Exercise: Could you give back every entry below exactly, with the pictures dropped?

Dataset excerpts:

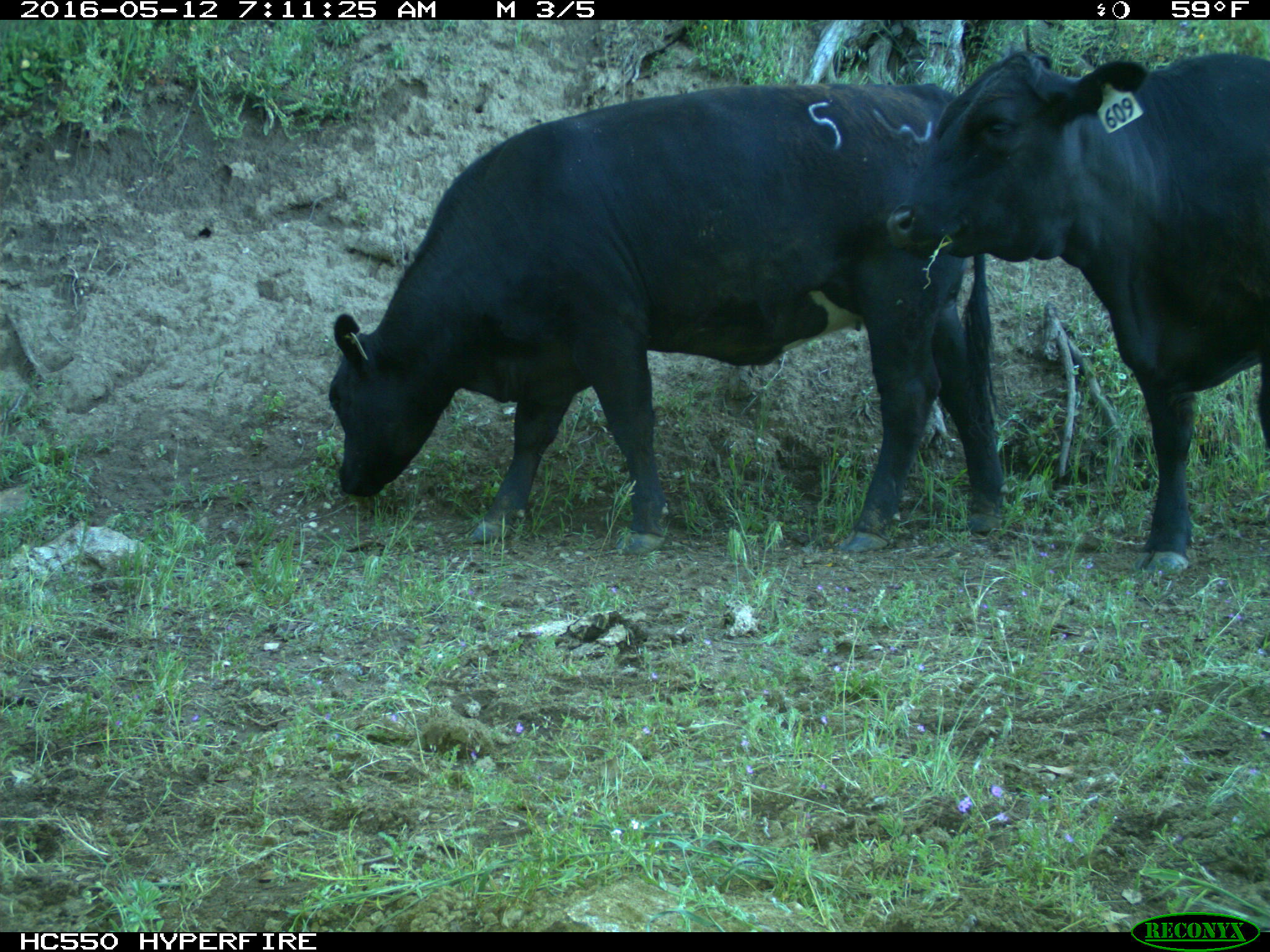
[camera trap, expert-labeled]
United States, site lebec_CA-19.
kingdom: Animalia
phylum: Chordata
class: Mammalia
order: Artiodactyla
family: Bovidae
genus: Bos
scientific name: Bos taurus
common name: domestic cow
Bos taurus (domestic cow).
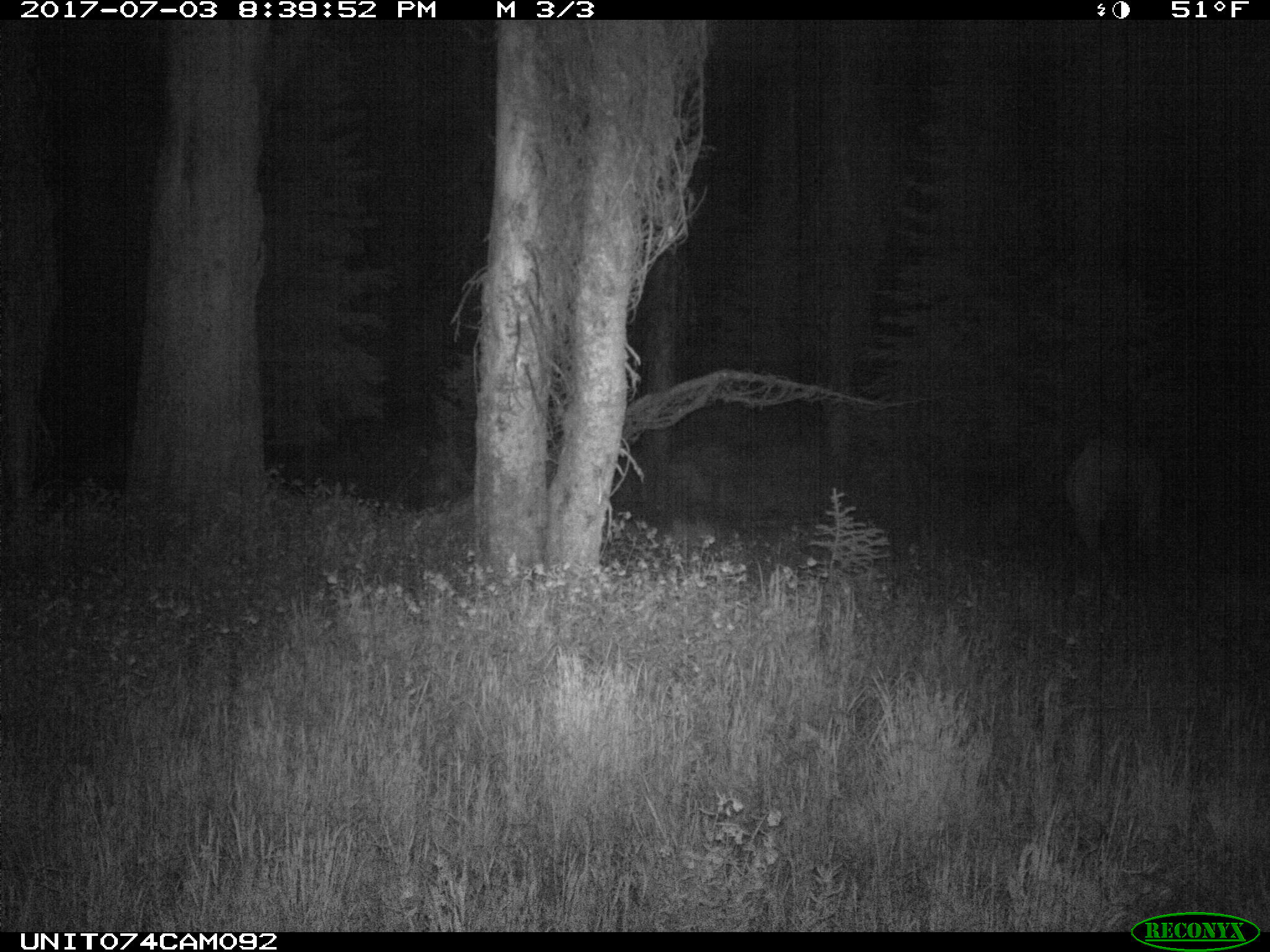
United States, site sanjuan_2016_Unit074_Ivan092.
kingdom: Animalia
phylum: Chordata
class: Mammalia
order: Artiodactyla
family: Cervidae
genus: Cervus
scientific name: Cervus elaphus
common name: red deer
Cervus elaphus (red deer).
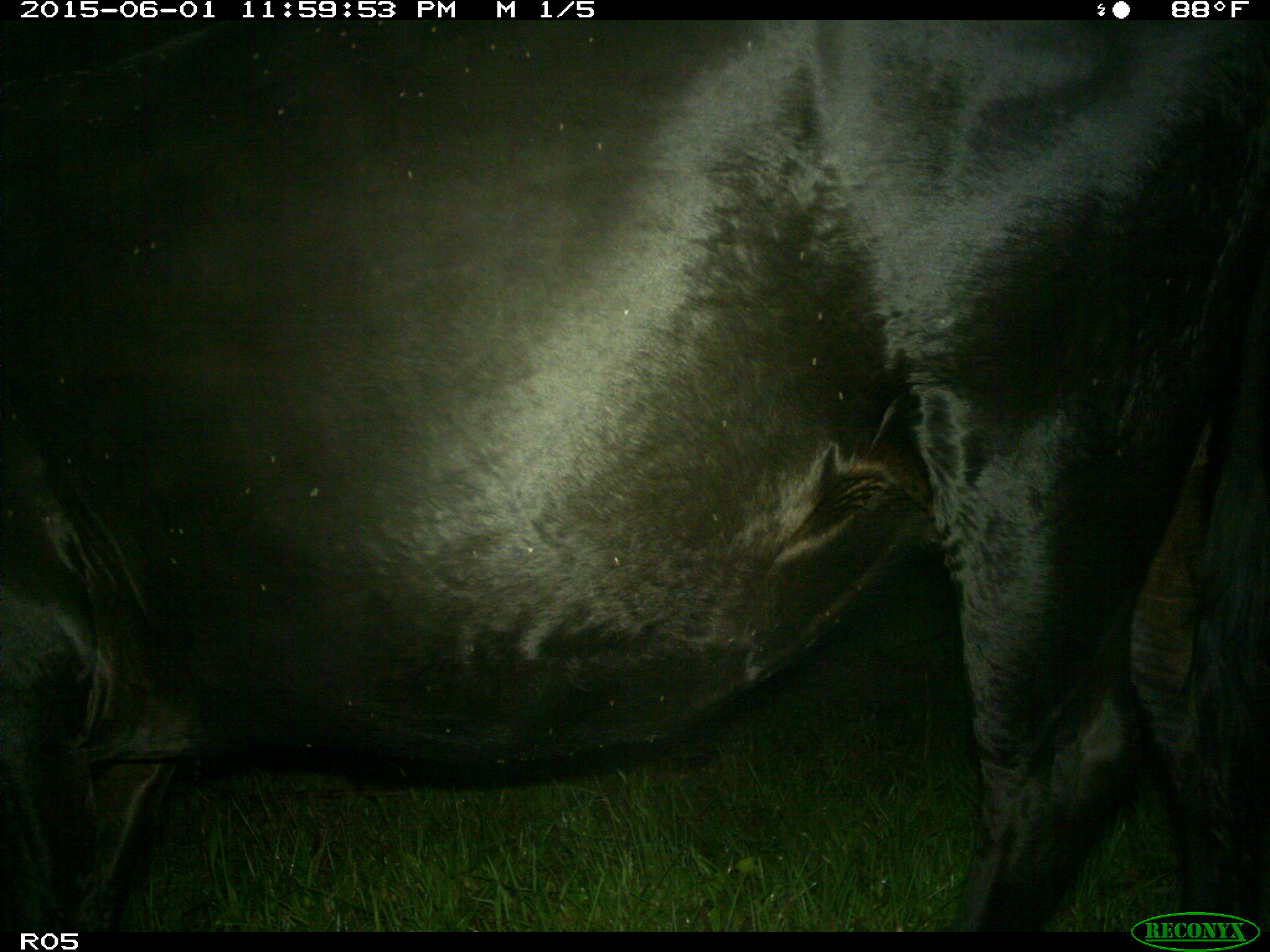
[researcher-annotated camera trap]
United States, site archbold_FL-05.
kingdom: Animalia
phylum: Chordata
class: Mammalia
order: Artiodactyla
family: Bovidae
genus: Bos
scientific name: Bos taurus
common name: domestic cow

Problem solution:
[camera trap, expert-labeled]
United States, site lebec_CA-19.
kingdom: Animalia
phylum: Chordata
class: Mammalia
order: Artiodactyla
family: Bovidae
genus: Bos
scientific name: Bos taurus
common name: domestic cow
Bos taurus (domestic cow).
United States, site sanjuan_2016_Unit074_Ivan092.
kingdom: Animalia
phylum: Chordata
class: Mammalia
order: Artiodactyla
family: Cervidae
genus: Cervus
scientific name: Cervus elaphus
common name: red deer
Cervus elaphus (red deer).
[researcher-annotated camera trap]
United States, site archbold_FL-05.
kingdom: Animalia
phylum: Chordata
class: Mammalia
order: Artiodactyla
family: Bovidae
genus: Bos
scientific name: Bos taurus
common name: domestic cow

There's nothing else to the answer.